[Texte du document]

Le fort de Tavannes (suite)


La crise de l'obus-torpille de 1886 fit naître un intense échauffement cérébral dans les crânes militaires. Les méthodes défensives furent basées sur un doublage des voûtes originales par une épaisse couche de béton posé sur un lit de sable amortisseur. On remettait la terre par-dessus. Les façades étaient également doublées. Ci-après, trois époques de construction dans cette caserne bétonnée : la première, originelle, en moellons calcaires, désormais invisible de l'extérieur ; la deuxième, c'est le renforcement par béton, au-dessus de la caserne après arasement du cavalier et verticalement par accolement d'un masque également en béton mouluré, pour faire joli (on est à l'époque du renforcement quarante ans avant les ouvrages Maginot qui ne se souciaient plus d'esthétique) ; la troisième, c'est l'obturation en tout-venant (assises inégales que Vitruve aurait appelées pseudisodomum) des ouvertures des casemates. L'irruption des gaz de combat au milieu des armes conventionnelles nécessitait l'étanchéité des locaux pour leur mise en surpression.
La caserne à l'épreuve de Tavannes.
La caserne bétonnée était accessible par la façade (voir la photo ci-dessus) mais aussi par un couloir nord. Ci-contre, la gaine prolongeant initialement le couloir de fond des casemates et rejoignant la rue du rempart reçut elle aussi le doublage de béton. Pendant la guerre, dans le cadre des travaux de mise en défense, elle fut coupée d'un épais masque percé d'un créneau de tir.

L'observatoire cuirassé visible ci-dessous a probablement été installé en 1916 pour surveiller le secteur nord-est du fort. On a trouvé le moyen de faire coïncider une des descentes dans les galeries profondes exactement avec sa verticale.
L'utilisation des casemates de la caserne renforcée n'est plus guère lisible aujourd'hui (pas plus que celle des autres, d'ailleurs). Seules les archives nous apprennent que, par exemple, la pièce photographiée ci-après était pour la moitié arrière (celle-ci) une infirmerie dotée de son propre ventilateur (sur une cloison disparue depuis longtemps). Pourquoi pas ? Ce qui ressemble à une gouttière en est une.

[/Texte du document]

[Consigne 1]: Reproduisez le passage du texte sur le fort de Tavannes qui commence à « La caserne bétonnée » et s'achève à « créneau de tir. ».
[Consigne 2]: Énumérez les époques de construction que le texte sur le fort de Tavannes distingue dans la caserne bétonnée.
Les items présentés ensuite constituent un matériau indépendant du texte sur le fort de Tavannes.

[Items fournis]

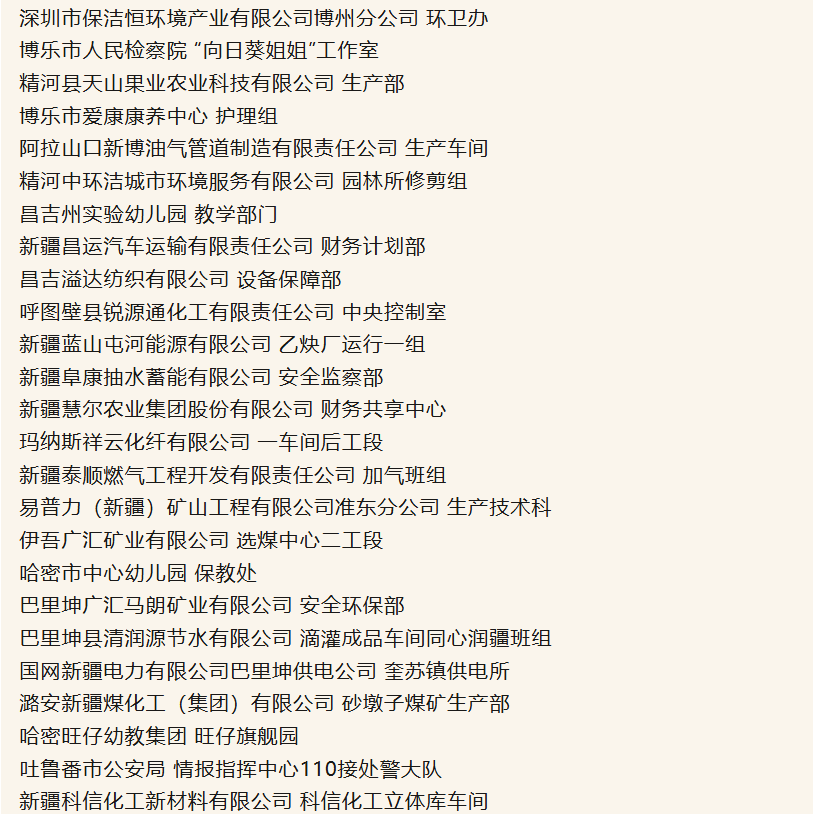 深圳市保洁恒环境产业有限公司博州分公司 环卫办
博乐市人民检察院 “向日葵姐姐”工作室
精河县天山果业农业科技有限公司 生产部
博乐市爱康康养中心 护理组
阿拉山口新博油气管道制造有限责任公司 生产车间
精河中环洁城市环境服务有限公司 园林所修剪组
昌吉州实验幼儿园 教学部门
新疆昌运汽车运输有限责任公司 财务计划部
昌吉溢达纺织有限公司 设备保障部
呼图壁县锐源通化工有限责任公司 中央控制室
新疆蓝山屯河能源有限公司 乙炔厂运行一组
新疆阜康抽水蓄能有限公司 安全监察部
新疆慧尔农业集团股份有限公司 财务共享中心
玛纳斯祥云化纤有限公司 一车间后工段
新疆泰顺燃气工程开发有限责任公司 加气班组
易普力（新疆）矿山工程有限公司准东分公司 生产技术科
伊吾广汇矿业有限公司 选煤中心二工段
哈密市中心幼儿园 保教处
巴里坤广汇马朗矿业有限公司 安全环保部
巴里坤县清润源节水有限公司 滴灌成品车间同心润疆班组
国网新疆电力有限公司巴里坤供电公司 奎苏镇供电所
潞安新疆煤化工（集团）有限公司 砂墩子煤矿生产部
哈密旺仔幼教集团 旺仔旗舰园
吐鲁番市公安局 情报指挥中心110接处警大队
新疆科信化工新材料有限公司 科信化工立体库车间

[/Items fournis]
[Items fournis]

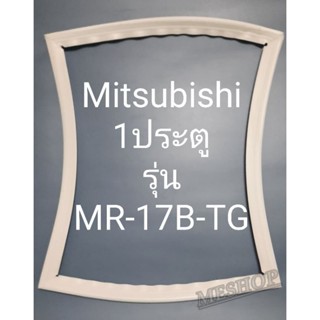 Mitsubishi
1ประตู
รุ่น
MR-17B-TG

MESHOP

[/Items fournis]

[Votre réponse 1]:
La caserne bétonnée était accessible par la façade (voir la photo ci-dessus) mais aussi par un couloir nord. Ci-contre, la gaine prolongeant initialement le couloir de fond des casemates et rejoignant la rue du rempart reçut elle aussi le doublage de béton. Pendant la guerre, dans le cadre des travaux de mise en défense, elle fut coupée d'un épais masque percé d'un créneau de tir.

[Votre réponse 2]:
La première époque, originelle, correspond à la construction en moellons calcaires.
La deuxième correspond au renforcement par béton, au-dessus de la caserne après arasement du cavalier et verticalement par accolement d'un masque en béton mouluré.
La troisième correspond à l'obturation en tout-venant des ouvertures des casemates.